● **The task**:
Go through the data and retrieve each line that includes the string "determine".

━━━━━━━━━━

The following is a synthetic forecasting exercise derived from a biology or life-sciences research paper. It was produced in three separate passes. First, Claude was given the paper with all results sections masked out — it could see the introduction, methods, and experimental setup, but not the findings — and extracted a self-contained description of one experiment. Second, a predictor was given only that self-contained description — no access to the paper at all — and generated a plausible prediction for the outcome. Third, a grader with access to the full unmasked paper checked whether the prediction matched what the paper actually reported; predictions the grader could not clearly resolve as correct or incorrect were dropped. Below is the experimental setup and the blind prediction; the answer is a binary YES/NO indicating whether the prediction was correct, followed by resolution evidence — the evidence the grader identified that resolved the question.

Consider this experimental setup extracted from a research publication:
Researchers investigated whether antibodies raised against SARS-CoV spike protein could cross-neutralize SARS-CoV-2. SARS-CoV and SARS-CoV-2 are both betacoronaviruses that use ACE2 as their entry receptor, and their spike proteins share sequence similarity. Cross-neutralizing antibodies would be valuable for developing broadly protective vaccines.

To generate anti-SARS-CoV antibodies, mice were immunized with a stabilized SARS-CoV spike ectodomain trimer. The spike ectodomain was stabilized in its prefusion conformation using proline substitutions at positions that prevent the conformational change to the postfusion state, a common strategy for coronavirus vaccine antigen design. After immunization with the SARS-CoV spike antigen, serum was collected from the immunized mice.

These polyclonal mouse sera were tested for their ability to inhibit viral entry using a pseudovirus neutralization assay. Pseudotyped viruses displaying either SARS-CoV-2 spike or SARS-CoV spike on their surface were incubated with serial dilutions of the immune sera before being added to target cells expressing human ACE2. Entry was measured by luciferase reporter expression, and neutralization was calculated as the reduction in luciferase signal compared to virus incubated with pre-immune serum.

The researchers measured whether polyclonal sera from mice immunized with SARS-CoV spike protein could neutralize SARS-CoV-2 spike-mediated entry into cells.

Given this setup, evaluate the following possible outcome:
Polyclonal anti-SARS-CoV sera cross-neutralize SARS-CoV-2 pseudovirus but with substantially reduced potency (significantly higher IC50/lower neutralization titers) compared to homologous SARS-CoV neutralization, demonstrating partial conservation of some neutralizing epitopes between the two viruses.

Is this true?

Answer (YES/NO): NO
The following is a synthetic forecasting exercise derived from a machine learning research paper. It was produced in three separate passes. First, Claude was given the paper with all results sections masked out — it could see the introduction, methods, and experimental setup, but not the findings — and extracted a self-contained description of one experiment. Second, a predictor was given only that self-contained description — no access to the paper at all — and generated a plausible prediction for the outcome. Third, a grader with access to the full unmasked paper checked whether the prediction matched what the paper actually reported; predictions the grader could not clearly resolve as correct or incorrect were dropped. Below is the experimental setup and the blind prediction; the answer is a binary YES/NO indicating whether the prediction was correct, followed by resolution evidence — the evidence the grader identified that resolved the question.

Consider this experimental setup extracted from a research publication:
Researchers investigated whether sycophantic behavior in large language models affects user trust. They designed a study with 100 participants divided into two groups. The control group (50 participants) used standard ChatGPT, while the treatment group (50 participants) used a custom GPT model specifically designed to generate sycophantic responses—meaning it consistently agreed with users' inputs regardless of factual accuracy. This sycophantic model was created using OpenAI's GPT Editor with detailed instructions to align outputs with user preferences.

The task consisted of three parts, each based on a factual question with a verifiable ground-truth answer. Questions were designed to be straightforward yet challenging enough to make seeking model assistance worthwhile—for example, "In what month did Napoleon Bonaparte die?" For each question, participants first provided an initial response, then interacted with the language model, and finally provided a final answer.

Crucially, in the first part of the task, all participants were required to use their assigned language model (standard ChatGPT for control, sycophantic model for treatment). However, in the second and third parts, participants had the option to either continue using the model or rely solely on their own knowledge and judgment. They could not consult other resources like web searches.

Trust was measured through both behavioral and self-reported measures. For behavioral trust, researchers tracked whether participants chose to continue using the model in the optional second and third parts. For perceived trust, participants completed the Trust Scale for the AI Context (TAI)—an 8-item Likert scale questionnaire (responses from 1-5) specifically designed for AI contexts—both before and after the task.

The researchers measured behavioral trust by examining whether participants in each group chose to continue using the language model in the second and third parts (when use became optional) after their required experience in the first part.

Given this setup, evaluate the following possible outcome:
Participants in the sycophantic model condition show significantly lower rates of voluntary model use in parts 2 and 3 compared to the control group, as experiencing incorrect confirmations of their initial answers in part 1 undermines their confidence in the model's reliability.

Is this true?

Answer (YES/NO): YES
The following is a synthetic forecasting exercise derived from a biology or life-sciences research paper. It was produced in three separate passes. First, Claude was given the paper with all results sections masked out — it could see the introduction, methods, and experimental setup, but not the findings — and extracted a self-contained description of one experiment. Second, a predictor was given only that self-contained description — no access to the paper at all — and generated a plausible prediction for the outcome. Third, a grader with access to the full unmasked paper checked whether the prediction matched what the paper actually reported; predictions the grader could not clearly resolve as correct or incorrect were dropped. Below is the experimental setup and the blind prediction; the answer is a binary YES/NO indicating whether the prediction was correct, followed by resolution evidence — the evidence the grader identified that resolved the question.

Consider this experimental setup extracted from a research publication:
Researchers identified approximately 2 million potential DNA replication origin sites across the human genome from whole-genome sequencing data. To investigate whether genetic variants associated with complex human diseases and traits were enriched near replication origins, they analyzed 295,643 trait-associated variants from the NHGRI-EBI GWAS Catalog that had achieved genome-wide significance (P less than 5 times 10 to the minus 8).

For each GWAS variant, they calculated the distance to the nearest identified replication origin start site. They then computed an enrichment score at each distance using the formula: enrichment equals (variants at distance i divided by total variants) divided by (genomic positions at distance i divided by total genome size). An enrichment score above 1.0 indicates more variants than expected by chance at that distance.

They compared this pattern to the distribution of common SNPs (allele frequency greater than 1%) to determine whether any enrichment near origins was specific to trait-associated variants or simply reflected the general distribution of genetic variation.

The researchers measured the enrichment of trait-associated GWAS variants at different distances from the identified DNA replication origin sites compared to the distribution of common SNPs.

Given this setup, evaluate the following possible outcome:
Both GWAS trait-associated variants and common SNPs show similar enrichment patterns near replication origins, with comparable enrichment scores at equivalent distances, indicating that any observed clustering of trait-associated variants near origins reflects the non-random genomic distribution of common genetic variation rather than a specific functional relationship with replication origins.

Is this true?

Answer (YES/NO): NO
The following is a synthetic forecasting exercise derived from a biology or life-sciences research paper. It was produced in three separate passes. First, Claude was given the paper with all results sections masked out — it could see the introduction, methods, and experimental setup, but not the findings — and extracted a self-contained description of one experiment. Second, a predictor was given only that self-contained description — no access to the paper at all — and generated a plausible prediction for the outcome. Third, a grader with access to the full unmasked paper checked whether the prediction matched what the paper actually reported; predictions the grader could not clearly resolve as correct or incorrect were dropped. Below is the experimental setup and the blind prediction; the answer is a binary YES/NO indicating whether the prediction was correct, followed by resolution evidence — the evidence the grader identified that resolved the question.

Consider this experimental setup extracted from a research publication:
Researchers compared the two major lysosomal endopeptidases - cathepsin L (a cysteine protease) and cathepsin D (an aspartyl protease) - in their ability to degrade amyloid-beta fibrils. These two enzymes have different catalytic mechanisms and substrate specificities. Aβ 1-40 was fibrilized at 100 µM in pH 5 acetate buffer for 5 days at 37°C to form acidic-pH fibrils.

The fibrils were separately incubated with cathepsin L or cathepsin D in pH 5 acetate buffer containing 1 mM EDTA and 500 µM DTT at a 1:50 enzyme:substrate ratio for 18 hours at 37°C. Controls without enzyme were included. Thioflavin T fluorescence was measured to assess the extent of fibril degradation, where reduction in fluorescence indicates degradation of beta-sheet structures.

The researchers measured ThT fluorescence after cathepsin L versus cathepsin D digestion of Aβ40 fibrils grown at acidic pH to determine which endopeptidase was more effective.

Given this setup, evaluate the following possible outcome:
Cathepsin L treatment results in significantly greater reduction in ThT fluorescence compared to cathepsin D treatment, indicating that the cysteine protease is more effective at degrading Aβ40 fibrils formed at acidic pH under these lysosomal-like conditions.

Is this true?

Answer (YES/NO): YES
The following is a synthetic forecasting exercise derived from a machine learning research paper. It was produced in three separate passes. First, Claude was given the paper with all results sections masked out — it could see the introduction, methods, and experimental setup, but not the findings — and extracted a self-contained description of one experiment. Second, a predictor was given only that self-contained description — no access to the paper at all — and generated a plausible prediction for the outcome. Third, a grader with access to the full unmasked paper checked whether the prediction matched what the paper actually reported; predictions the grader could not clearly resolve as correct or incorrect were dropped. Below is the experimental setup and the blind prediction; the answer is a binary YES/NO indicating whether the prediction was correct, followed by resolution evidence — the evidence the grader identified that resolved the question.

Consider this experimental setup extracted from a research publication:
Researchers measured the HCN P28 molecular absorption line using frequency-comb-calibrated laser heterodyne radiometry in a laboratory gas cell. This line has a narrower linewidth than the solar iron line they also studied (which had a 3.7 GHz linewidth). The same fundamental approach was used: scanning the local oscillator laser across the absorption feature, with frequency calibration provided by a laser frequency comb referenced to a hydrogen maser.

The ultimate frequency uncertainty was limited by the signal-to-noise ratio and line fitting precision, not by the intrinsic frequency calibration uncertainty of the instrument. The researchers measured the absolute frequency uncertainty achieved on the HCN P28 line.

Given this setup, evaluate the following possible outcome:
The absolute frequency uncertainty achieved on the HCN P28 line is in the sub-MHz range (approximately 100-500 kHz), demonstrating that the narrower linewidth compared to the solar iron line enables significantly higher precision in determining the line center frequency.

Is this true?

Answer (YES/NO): YES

━━━━━━━━━━

● **Answer to this problem**:
They compared this pattern to the distribution of common SNPs (allele frequency greater than 1%) to determine whether any enrichment near origins was specific to trait-associated variants or simply reflected the general distribution of genetic variation.
The researchers measured ThT fluorescence after cathepsin L versus cathepsin D digestion of Aβ40 fibrils grown at acidic pH to determine which endopeptidase was more effective.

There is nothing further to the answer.